🇺🇿 Uzbekistan · White Wolves

I Walked the Silk Road for Seven Days and Discovered Marco Polo Left a Lot Out

Searching for modern answers on an ancient trade route

Samarkand's Registan Square at 6:45 in the evening turns into a shade of gold you have never seen before. The blue tiles of the three madrasas wake from the cool geometry of Islam and begin to absorb the dying heat of the sun. An old man selling pomegranate juice told me in halting English: 'This place was a debating ground six hundred years ago — students from all three madrasas arguing in the square. Theology, astronomy, mathematics, anything.' Then he added salt to my cup and said: 'Drink it. Pomegranate juice without sugar — that's how you taste the Silk Road.'

He was right. Unsweetened pomegranate juice has a sharp acidity, like the aftertaste of everything on this land that is fading. And my question was this: what actually remains of the Silk Road?

Uzbekistan - Registan Square
Uzbekistan · Registan Square

Uzbekistan has a population of over 36 million, the most populous country in Central Asia, and one of only two doubly landlocked nations on Earth (the other being Liechtenstein). For a country sealed in by land on all sides, the Silk Road is not just history — it is the loudest proof this nation ever had of its existence in the world. In 2026, the White Wolves — Uzbekistan's national team — will appear on the World Cup stage for the first time. For many football fans, this will be the first time they ever search 'where is Uzbekistan.'

Day one belonged to Tashkent. The Tashkent metro is not merely a transit system — it is the strangest legacy the Soviet Union left in Uzbekistan. Every station is an independent artwork: the dome of Alisher Navoi station depicts Central Asian poets in mosaic; the walls of Kosmonavtlar station pay tribute to everyone from Yuri Gagarin to Uzbek cosmonauts. A metro security officer saw my foreign face, raised an eyebrow, and waved me through — locals pay, foreigners free, an unwritten rule of Tashkent.

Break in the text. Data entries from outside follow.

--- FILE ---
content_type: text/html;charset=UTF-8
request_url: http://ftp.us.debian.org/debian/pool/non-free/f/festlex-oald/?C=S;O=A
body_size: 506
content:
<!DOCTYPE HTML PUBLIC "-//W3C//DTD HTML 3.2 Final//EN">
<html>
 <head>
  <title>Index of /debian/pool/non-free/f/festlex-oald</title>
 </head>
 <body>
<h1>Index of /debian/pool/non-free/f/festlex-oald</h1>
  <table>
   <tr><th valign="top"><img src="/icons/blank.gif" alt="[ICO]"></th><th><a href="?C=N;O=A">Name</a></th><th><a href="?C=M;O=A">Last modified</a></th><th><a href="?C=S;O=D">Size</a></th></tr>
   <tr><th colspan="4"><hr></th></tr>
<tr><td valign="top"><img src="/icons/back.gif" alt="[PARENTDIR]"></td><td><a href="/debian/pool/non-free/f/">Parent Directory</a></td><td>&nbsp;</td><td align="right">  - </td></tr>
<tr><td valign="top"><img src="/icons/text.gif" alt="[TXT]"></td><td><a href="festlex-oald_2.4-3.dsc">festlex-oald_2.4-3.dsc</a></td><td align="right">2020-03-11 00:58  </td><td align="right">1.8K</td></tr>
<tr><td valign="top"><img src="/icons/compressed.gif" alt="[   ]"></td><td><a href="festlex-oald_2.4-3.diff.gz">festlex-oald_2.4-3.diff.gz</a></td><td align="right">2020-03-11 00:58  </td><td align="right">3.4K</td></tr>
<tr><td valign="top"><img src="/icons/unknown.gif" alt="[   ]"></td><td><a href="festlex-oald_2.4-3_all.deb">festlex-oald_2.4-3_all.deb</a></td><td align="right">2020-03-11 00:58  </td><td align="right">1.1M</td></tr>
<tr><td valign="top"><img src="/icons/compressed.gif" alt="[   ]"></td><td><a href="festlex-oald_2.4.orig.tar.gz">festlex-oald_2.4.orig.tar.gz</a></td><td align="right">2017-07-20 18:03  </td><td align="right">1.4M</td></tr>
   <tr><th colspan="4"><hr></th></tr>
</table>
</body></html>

Day two I was on the high-speed train to Samarkand. Outside the window, the landscape shifted from urban gray to cotton-field white, then to the brown fringe of the Karakum Desert. The young man in the next seat used a translation app to ask where I was from, then proudly showed me a screenshot on his phone: the news that Uzbekistan had qualified for the World Cup. 'Abdukodir Khusanov,' he said, pointing at the twenty-year-old defender on the screen. 'He plays for Lens. In France. Now the French know where Tashkent is.'

Uzbekistan - Khiva
Uzbekistan · Khiva

Days three and four were Samarkand and Bukhara. Samarkand's blue tiles are deeper than any photograph can convey — that particular blue looks dredged from the floor of the Mediterranean but baked dry under a Central Asian sun. In Bukhara's old city, I got lost for three hours. Not because the city is large, but because every half-open wooden door seemed to lead into another era. A silk merchant sat in his shop — actual silk, brought from the Fergana Valley, dyed red with madder root — and saw me staring at the bolt of red silk for a long time. 'You know,' he said, 'Marco Polo never wrote about this color. He said Uzbek silk was cheap, but he never wrote about the red.'

Khiva was day five. This walled oasis city, ringed by ochre fortifications, was nearly empty under the midday sun. I sat in the shadow of the Kalta Minor minaret. An old man ambled over and sat beside me. 'Tourists come at four in the afternoon,' he said. 'Morning is Khiva's own time.' We were silent for a long while. Then he pointed at a distant Uzbek flag fluttering and said: 'You see that football pitch? It used to be a stable. During the Silk Road, merchants changed their horses here. Now young people kick a ball there. What gets swapped has changed, but the road is still the same road.'

Day six unfolded on an overnight train — Khiva back to Tashkent, tracing the desert's edge. The carriage radio crackled with Russian oldies in a Central Asian accent. Outside the window, the occasional camel herd and scattered lights flickered past. I thought about what the silk merchant in Bukhara had said, about the gold of Samarkand, about the raised eyebrow of the metro officer in Tashkent. Then I pulled up Abdukodir Khusanov's Ligue 1 highlights on my phone — a twenty-one-year-old Uzbek kid sliding, chasing, pinging long passes across a French pitch.

Uzbekistan - Tashkent metro
Uzbekistan · Tashkent metro

Day seven, back in Tashkent. The sun was as dry and hot as it had been a week ago. But what I was carrying home was not photographs or souvenirs — it was the answer to a question. The Silk Road hasn't 'left' anything behind — it just changed its form of existence. Spices became a football economy; caravan stations became high-speed rail stops; silk became player transfer contracts. What Marco Polo left out wasn't just the color of that bolt of red silk — he left out the fact that the people on this road never really leave. They just trade camels for trains, and spices for football.